La littérature sert à élargir le champ de son expérience, à s’ouvrir à ce que l’on ne peut pas connaître par soi-même dans le monde qui nous entoure. Elle sert à nous libérer de nos préjugés. C’est d’ailleurs la fonction reconnue à la littérature depuis toujours : Aristote parlait déjà dans la Poétique de la catharsis – notion compliquée, dont on ne sait toujours pas très bien ce qu’elle implique, mais qui consiste à vivre par procuration d’autres vies que les nôtres.

La littérature instruit en multipliant les sensations et les expériences. On découvre grâce à elle autre chose. C’est bien connu : les humains s’instruisent beaucoup mieux par l’exemple que par la règle, que l’on connaît mais que l’on n’applique pas. Le Christ parle par paraboles, parce que l’allégorie ou la fable sont plus instructives que les commandements.

Il y a bien entendu d’autres façons de s’instruire, notamment grâce à l’écran. Mais l’écrit détient certains privilèges, qui sont liés à la liberté que donne la langue par rapport à l’image. Devant l’adaptation à l’écran d’un roman que l’on aime, on éprouve le plus souvent un sentiment de déception, parce que ce n’était pas ainsi que l’on se figurait les personnages et leur monde. La liberté d’imagination que donne la lecture est sans équivalent : c’est le grand privilège de l’écrit, qui demeure par rapport à d’autres modes du récit.

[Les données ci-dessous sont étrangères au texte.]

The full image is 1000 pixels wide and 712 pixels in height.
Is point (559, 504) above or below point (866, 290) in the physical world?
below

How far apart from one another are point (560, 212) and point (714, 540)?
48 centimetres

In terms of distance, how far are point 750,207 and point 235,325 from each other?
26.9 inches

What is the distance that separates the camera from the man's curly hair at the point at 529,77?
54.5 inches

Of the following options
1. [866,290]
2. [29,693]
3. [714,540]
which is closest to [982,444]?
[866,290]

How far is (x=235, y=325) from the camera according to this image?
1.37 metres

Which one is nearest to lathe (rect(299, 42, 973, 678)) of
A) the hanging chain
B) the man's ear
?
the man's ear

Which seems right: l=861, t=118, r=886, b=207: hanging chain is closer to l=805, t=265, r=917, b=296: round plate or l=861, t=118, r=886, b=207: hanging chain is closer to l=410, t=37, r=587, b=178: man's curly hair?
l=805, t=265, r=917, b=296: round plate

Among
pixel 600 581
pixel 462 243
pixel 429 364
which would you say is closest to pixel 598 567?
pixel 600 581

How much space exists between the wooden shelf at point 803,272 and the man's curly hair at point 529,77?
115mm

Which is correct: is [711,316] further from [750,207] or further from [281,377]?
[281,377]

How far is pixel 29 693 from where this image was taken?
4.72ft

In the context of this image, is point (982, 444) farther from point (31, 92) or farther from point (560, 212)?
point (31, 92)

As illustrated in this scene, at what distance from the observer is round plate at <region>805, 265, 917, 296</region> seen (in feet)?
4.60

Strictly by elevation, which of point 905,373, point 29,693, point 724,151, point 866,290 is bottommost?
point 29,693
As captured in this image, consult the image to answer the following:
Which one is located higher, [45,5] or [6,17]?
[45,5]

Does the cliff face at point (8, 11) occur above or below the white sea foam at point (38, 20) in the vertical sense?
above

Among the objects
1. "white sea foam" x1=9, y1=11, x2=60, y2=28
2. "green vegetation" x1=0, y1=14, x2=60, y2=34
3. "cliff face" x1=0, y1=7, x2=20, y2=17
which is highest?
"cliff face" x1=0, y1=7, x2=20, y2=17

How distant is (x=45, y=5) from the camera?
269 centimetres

Ce privilège est également lié au temps : on est moins dépendant de sa linéarité quand on lit que quand on regarde un film. Le bouton « Pause » sur les magnétoscopes a été l’une des grandes inventions du XXe siècle, mais il n’a rien de commun avec la liberté de lire un livre à son rythme, de pouvoir ralentir, accélérer, suspendre… Donc les atouts de la littérature subsistent toujours.